Diesel Fumes/Particulates in Mines - Phase 4
Part 1: Diesel Particulate Filter
Tests have been carried out by HSL on the diesel engine test bed facility at Buxton to investigate the possible use of a catalytic diesel particulate filter (CDPF) and its potential to reduce exposure to diesel engine exhaust emissions (DEEEs) in mines, especially coal mines. This type of filter not only traps the diesel exhaust particulates but, when exhaust temperatures are favourable, regenerates itself by oxidising the trapped particles to carbon dioxide. The main objectives were to determine how effective the filter was at reducing particulate emissions, to confirm that the oxides of nitrogen (i.e. nitric oxide (NO) + nitrogen dioxide (NO2); often referred to as NOx) were not increased, and to verify that the back pressure on the exhaust system was not compromised by inclusion of the CDPF into the exhaust line.

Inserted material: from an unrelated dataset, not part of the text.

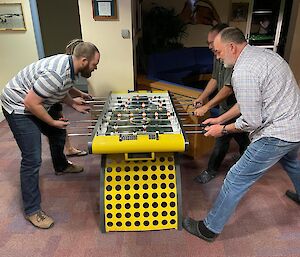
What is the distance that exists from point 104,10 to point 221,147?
1799mm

The results show that over all engine modes the particulate concentration was reduced by over 90% and that carbon monoxide and hydrocarbons were also reduced to very low levels. The results also showed that the total NOx concentration was not increased by inclusion of the filter but that the ratio of NO to NO2 did alter. Normally raw exhaust contains only NO so the total NOx is essentially NO. However, with the filter in line and when exhaust temperatures are in the range 200 - 400 ºC the catalyst oxidises some of the NO to NO2 and the NOx can be as much as 50% NO2.
The overall conclusion was that the filter has much to offer in terms of reduced particulate emissions in mines but that some further trials should be carried out to confirm that the filter regenerates regularly and that there is no risk of increased back pressure. Increased back pressure is not only damaging to the engine but increases the exhaust emissions. British Gypsum has agreed to install the filter on one of their vehicles for underground field trials.
Part 2: Guidance Booklet
A guidance booklet titled 'Controlling and Monitoring Exposure to Diesel Engine Exhaust Emissions in Non-Coal Mines' has been drafted by HSL. The leaflet provides non-coal mines with information on how and where to measure DEEEs and the equipment required, as well as practical advice on ways and means of reducing exposure. The guide also includes information on legislation on diesel particulate exposure and the health risks associated with exposure. Comments from management at a salt mine and a gypsum mine have incorporated into this latest draft and which should be published on HSE's website in 2004.